Instructions for the task> Write out the lines starting at the one that holds "site KAR_S4_KARWA04, 3-frame burst." and ending with the final line of the data, exactly and with no others.

** Opening Supplied information block **

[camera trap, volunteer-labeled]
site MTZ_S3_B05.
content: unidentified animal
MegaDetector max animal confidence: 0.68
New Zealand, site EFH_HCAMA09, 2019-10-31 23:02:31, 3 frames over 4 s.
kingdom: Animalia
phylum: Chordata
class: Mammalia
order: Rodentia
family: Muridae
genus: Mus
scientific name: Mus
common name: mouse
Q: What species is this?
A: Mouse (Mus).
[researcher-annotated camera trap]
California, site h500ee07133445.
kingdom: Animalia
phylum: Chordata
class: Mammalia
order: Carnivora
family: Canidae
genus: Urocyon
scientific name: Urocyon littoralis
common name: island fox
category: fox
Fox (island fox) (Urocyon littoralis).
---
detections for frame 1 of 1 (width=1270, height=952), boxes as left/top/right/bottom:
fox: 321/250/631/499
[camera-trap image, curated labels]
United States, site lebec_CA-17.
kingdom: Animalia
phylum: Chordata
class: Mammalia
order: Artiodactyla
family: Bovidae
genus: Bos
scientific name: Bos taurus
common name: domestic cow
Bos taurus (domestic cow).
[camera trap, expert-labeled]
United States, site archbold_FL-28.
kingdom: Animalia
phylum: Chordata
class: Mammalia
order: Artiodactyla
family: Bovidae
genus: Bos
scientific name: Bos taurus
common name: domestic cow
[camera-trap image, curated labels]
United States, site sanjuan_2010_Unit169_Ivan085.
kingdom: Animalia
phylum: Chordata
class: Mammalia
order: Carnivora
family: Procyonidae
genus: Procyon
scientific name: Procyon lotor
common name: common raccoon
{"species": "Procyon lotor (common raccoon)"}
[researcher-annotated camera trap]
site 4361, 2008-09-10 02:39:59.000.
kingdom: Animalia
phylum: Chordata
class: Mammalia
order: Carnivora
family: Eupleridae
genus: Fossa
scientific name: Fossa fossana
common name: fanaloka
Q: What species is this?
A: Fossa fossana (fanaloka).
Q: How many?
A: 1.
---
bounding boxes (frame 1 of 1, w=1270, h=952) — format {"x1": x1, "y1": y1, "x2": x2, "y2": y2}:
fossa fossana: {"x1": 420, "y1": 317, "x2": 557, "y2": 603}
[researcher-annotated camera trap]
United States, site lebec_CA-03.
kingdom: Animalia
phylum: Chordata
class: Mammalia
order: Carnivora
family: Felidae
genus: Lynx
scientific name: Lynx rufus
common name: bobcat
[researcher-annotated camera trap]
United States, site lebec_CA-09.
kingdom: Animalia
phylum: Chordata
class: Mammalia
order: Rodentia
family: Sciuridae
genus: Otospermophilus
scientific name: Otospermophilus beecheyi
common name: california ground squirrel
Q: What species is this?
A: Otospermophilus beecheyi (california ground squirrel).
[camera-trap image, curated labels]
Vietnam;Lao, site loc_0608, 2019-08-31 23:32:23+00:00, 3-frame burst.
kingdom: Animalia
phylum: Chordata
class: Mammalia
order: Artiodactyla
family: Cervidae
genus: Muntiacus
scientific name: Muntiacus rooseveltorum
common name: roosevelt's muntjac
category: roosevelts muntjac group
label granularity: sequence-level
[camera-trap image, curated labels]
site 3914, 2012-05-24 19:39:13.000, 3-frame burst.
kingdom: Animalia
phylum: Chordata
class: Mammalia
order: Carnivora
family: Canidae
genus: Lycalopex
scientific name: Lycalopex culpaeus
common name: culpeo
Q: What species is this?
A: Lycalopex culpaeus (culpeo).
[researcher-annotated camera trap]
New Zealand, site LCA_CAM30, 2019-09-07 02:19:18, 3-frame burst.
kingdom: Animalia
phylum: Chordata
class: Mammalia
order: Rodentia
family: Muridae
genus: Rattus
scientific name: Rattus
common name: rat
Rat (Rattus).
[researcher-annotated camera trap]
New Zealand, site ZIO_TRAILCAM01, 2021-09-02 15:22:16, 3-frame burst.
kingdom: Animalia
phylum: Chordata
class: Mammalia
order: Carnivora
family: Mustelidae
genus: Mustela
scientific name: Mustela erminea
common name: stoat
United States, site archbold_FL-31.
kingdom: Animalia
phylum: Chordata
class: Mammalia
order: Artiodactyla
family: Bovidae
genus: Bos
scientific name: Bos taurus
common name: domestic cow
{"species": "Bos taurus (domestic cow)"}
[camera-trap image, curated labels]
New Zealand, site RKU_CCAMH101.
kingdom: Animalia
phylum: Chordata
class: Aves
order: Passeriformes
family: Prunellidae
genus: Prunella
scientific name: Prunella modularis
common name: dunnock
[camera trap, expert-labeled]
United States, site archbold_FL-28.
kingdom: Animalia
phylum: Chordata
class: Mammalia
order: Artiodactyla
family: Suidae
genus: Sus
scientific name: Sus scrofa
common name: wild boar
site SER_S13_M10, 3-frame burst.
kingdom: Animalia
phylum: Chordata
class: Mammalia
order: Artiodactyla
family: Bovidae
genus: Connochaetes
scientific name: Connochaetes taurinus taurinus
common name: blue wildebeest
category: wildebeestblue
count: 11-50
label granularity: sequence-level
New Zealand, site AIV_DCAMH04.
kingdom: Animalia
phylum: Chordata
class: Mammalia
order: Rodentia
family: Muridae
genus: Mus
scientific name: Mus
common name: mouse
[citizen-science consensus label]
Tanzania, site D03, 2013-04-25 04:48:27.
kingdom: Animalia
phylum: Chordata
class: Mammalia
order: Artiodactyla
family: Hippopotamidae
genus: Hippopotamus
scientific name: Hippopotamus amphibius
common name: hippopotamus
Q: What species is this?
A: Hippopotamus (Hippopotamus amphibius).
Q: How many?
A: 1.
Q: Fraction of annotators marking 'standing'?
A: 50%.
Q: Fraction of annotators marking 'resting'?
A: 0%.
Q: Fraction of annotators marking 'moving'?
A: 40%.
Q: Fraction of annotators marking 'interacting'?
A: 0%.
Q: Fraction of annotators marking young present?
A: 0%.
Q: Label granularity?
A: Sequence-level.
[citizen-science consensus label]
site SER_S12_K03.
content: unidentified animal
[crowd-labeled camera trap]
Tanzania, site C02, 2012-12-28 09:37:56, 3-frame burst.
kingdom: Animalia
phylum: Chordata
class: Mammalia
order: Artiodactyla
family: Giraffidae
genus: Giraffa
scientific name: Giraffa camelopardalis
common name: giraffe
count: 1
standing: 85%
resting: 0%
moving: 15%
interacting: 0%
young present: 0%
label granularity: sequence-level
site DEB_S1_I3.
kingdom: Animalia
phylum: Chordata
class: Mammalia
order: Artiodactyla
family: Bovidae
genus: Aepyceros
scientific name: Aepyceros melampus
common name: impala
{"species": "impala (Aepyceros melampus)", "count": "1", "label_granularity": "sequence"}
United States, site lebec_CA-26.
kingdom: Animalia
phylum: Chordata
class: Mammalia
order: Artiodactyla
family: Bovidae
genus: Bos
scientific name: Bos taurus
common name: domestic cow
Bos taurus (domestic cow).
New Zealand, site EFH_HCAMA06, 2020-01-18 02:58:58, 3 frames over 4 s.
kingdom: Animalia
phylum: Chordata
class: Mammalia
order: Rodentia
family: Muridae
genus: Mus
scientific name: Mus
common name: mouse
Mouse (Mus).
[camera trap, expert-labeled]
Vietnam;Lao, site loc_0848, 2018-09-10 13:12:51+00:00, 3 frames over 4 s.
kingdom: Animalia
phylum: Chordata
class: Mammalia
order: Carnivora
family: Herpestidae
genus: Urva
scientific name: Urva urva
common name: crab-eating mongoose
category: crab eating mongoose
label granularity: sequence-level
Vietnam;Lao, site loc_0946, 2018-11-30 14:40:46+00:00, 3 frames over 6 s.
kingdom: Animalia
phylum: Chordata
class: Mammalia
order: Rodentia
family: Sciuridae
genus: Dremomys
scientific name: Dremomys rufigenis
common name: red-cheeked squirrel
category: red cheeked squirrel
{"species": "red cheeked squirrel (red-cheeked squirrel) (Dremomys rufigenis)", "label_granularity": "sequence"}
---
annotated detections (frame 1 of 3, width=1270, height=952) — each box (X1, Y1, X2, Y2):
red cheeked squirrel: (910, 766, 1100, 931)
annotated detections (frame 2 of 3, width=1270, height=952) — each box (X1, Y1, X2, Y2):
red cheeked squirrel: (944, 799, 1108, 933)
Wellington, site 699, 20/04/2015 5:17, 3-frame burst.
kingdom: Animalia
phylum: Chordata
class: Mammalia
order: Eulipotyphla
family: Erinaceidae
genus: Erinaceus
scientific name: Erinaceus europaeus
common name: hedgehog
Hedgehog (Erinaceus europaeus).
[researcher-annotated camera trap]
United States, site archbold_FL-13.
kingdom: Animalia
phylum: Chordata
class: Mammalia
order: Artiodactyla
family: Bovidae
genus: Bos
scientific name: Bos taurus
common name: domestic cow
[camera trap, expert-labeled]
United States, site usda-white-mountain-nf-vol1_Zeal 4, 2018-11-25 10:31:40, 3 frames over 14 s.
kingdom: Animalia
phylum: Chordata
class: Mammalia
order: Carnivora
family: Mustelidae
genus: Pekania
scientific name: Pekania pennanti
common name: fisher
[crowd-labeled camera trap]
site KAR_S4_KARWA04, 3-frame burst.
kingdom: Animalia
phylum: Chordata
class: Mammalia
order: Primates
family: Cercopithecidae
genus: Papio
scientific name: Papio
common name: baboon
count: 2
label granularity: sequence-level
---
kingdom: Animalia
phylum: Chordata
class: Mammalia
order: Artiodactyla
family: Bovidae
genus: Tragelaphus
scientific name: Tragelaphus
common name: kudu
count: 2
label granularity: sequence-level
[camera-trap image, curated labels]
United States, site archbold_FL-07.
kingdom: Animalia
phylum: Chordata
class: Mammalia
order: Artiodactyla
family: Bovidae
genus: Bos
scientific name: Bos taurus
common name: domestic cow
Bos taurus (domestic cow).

** Closing Supplied information block **

Task answer>
site KAR_S4_KARWA04, 3-frame burst.
kingdom: Animalia
phylum: Chordata
class: Mammalia
order: Primates
family: Cercopithecidae
genus: Papio
scientific name: Papio
common name: baboon
count: 2
label granularity: sequence-level
---
kingdom: Animalia
phylum: Chordata
class: Mammalia
order: Artiodactyla
family: Bovidae
genus: Tragelaphus
scientific name: Tragelaphus
common name: kudu
count: 2
label granularity: sequence-level
[camera-trap image, curated labels]
United States, site archbold_FL-07.
kingdom: Animalia
phylum: Chordata
class: Mammalia
order: Artiodactyla
family: Bovidae
genus: Bos
scientific name: Bos taurus
common name: domestic cow
Bos taurus (domestic cow).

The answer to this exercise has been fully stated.